Studio innovativo: rapporto fra biologia e tumori
9 Giugno 2023Il lavoro del prof.
Massimo Pancione, ricercatore del Dipartimento di Scienze e Tecnologie dell’Università del Sannio (direttore Pasquale Vito) pubblicato su Cell Press https://doi.org/10.1016/j.isci.2023.106602 apre nuovi scenari nella comprensione della biologia delle cellule animali e l’origine di patologie rare.
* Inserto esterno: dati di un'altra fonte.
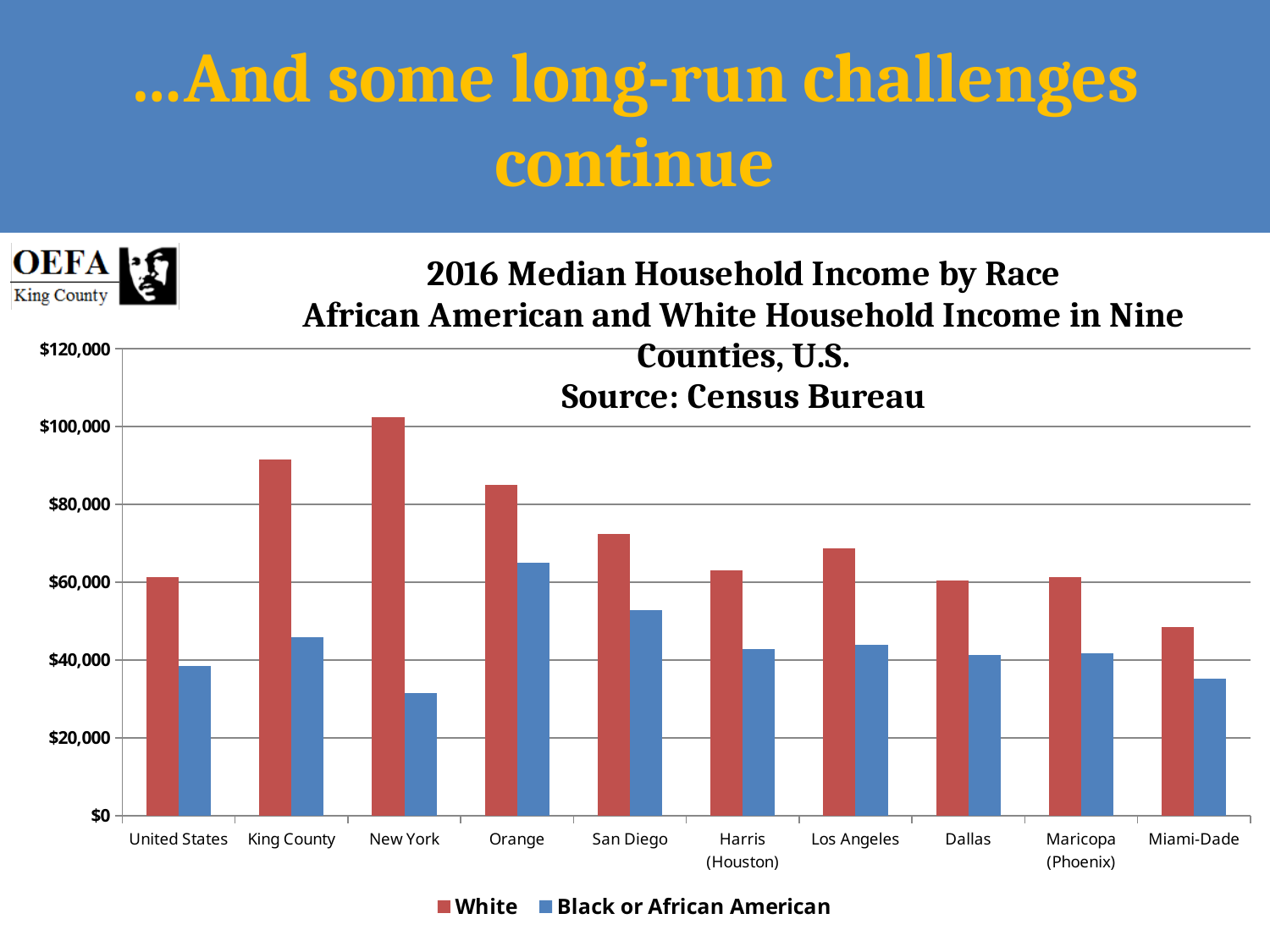
Which category has the highest Black or African American median household income? Orange Which is larger: the White median household income for King County or for Orange? King County Which category has the lowest Black or African American median household income? New York Is the Black or African American median household income for New York greater or less than $40,000? less What source is cited in the chart title? Census Bureau Which category has the highest White median household income? New York Is the Black or African American median household income for Orange greater or less than $60,000? greater What kind of chart is shown on the slide? bar chart Which category has the lowest White median household income? Miami-Dade How many counties/categories are shown along the x axis? 10 How many series does the legend list? 2 Is the White median household income for King County greater or less than $80,000? greater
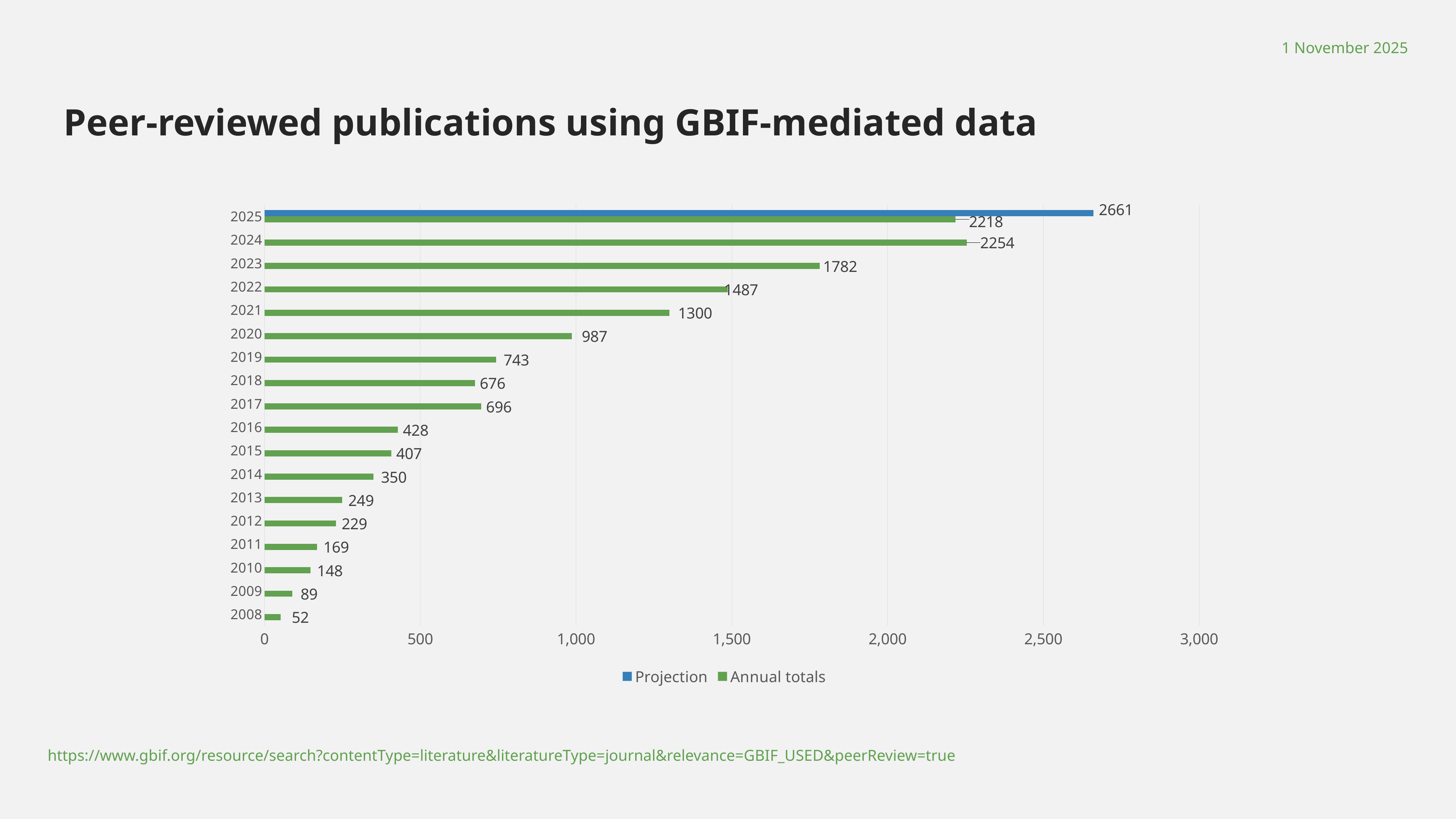
What is the difference between the Annual totals for 2024 and 2023? 472 Which is larger, the Annual totals value for 2017 or for 2018? 2017 Is the Annual totals value for 2020 greater or less than 1,000? less What is the Projection value for 2025? 2661 What is the Annual totals value for 2008? 52 What is the Annual totals value for 2023? 1782 How many series does the legend list? 2 What is the title of the chart? Peer-reviewed publications using GBIF-mediated data Which year has the lowest Annual totals value? 2008 What kind of chart is shown on the slide? bar chart Which year has the highest Annual totals value? 2024 How many years are shown on the chart? 18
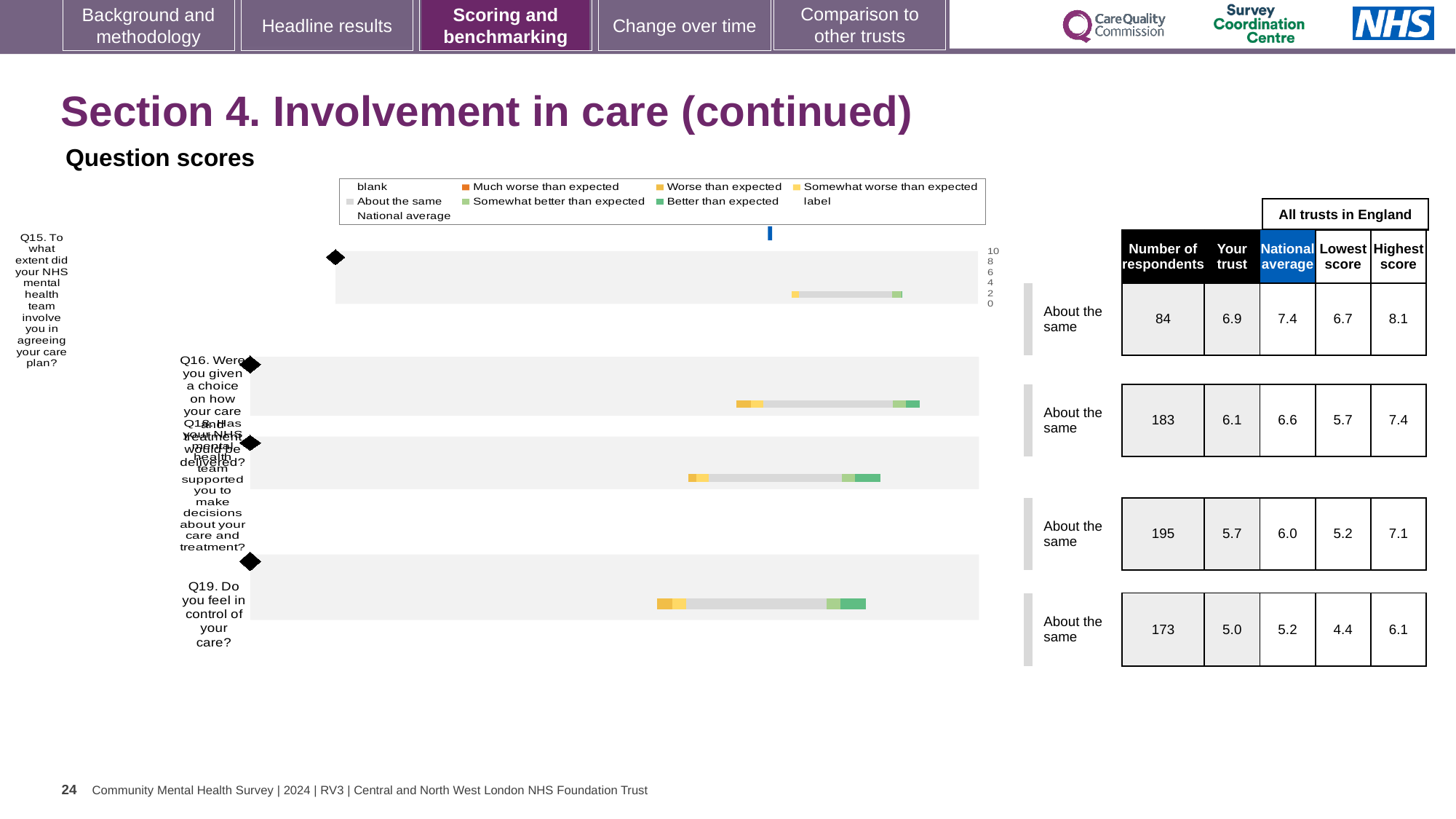
Which question has the lowest national average score? Q19 What is the difference between the national average and the 'Your trust' score for Q16? 0.5 What kind of chart is used to show the question scores? Bar chart What is the national average score for Q19 (Do you feel in control of your care?)? 5.2 Which is larger for Q18: the 'Your trust' score or the national average? National average Which question has the highest 'Your trust' score? Q15 What benchmark category is shown for Q15? About the same What is the highest score among all trusts in England for Q18? 7.1 How many respondents answered Q16 (Were you given a choice on how your care and treatment would be delivered?)? 183 How many questions are shown in the chart? 4 What is the lowest score among all trusts in England for Q19? 4.4 What is the 'Your trust' score for Q15 (To what extent did your NHS mental health team involve you in agreeing your care plan?)? 6.9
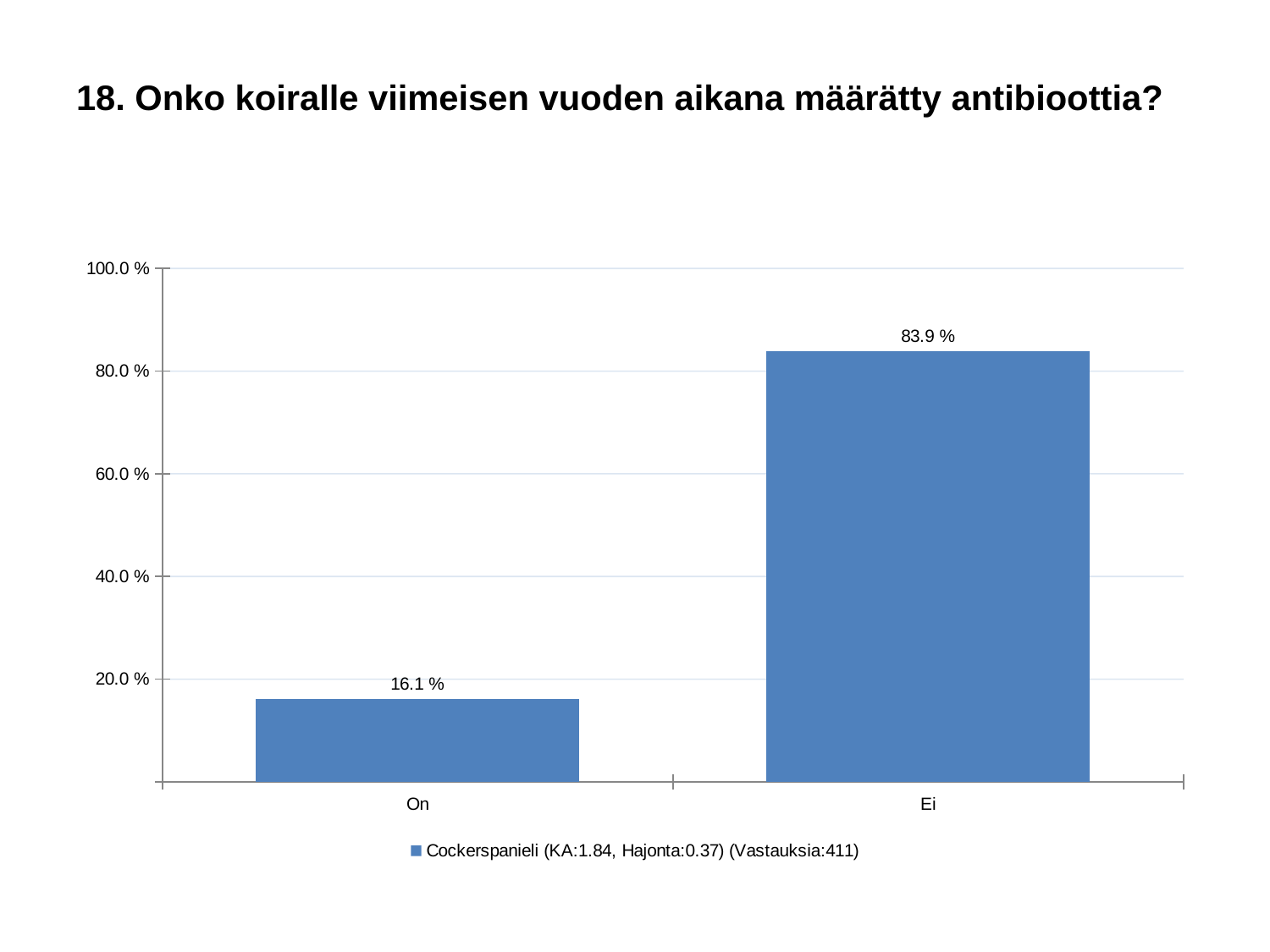
Is the value for "On" greater or less than 20.0 %? less How many series does the legend list? 1 Which category has the highest value? Ei What is the value for "Ei"? 83.9 % What kind of chart is shown on the slide? Bar chart How many categories are shown on the x axis? 2 What is the difference between the values for "Ei" and "On"? 67.8 % Which category has the lowest value? On Is the value for "Ei" greater or less than 80.0 %? greater Which is larger, the value for "On" or the value for "Ei"? Ei How many responses (Vastauksia) does the legend entry report? 411 What is the value for "On"? 16.1 %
In una nota si rileva, infatti, che “i risultati degli esperimenti sono, a detta degli stessi autori, sorprendenti perché hanno permesso d’identificare un nuovo meccanismo molecolare che determina l’identità cellulare”. Il lavoro nasce da una collaborazione tra diversi gruppi di ricerca nazionali (prof. Luigi Cerulo, docente di Bioinformatica del Dipartimento di Scienze e Tecnologie, Unisannio; Istituto Telethon di Napoli, prof. Brunella Franco; Università di Verona, dottor Mirco Galiè; Ospedale Fatebenefratelli di Benevento, dottor Nicola R. Forte; IRCCS di San Giovanni Rotondo, Foggia, dottoressa Paola Parente; Università di Foggia, dottor Guido Giordano) ed internazionali (Università di Strasburgo, Francia, dottor Johan Busselez). Il team ha usato una combinazione delle più recenti tecnologie bioinformatiche, proteomica spaziale e microscopia ad alta risoluzione per indagare la presenza di molecole prima sconosciute all’interno di singoli organelli intracellulari. “Il macchinario molecolare identificato chiamato ‘spliceosoma’ permette alle cellule animali di formare l’RNA maturo ed è stato trovato inaspettatamente su minuscoli organelli intracellulari chiamati ‘centrosomi’, fondamentali per la divisione cellulare e per la costruzione dei caratteri sensoriali chiamati ciglia delle cellule animali” si evidenzia nella nota del Fatebenefratelli.
Per anni e fino ai giorni nostri, si sottolinea, “la teoria dominante è stata che lo spliceosoma dovesse localizzarsi ed operare esclusivamente all’interno del nucleo dove risiede il nostro patrimonio genetico, il manuale di istruzioni che stabilisce ciò che saremo”. I risultati del lavoro di Pancione e colleghi “sono sorprendenti perché sfidano la visione dominante arrivata ai giorni nostri che il macchinario che permette l’espressione ed il funzionamento dei geni sarebbe confinato esclusivamente nei nuclei”. Gli studiosi hanno trovato che questo macchinario che modifica i nostri geni può trovarsi fuori dal nucleo, su organelli chiamati ‘centrosomi’, necessari per distribuire il corretto patrimonio genetico durante la riproduzione cellulare e consentire alle cellule di interagire con l’ambiente esterno. Il nostro corpo contiene centinaia di tipi diversi di cellule specializzate. Ogni cellula ha caratteristiche molto specifiche che le consentono di svolgere il proprio compito. Tuttavia ogni cellula contiene gli stessi geni – lo stesso ‘libretto di istruzioni’ biologico. Ma quindi cosa è che rende diversa ogni tipo di cellula? Il team ha scoperto che i corpuscoli che hanno definito ‘spliceosoma citoplasmatico’ opera distintamente nelle cellule, ed è più attivo nelle cellule staminali, capaci di autorinnovarsi e differenziarsi in cellule specializzate che producono caratteri sensoriali e che costituiscono i tessuti riproduttivi femminili. Ad esempio, nelle cellule epatiche del fegato, che in condizioni non patologiche non vanno incontro ad autorinnovamento, il meccanismo risulta inattivo. Quando si verificano alterazioni geniche come nel caso di tumori maligni relativamente rari del fegato e delle vie biliari (colangiocarcinomi), questi minuscoli corpuscoli si attivano determinando una proliferazione cellulare incontrollata di quel tessuto e un esito quasi sicuramente infausto.
La ricerca, quindi, apre nuovi scenari per comprendere fenomeni biologici finora sconosciuti che potrebbero avere un ruolo fondamentale nelle applicazioni in campo medico aiutando ad identificare nuovi bersagli per le malattie genetiche rare e non, attualmente incurabili. Soddisfazione del Superiore dell’Ospedale Sacro Cuore di Gesù Fatebenefratelli di Benevento, Fra Lorenzo Antonio Gamos, della Direzione Amministrativa e Sanitaria, per aver visto protagonisti nella ricerca, il dottor Nicola R. Forte direttore dell’Uoc di Patologia Clinica e i suoi collaboratori.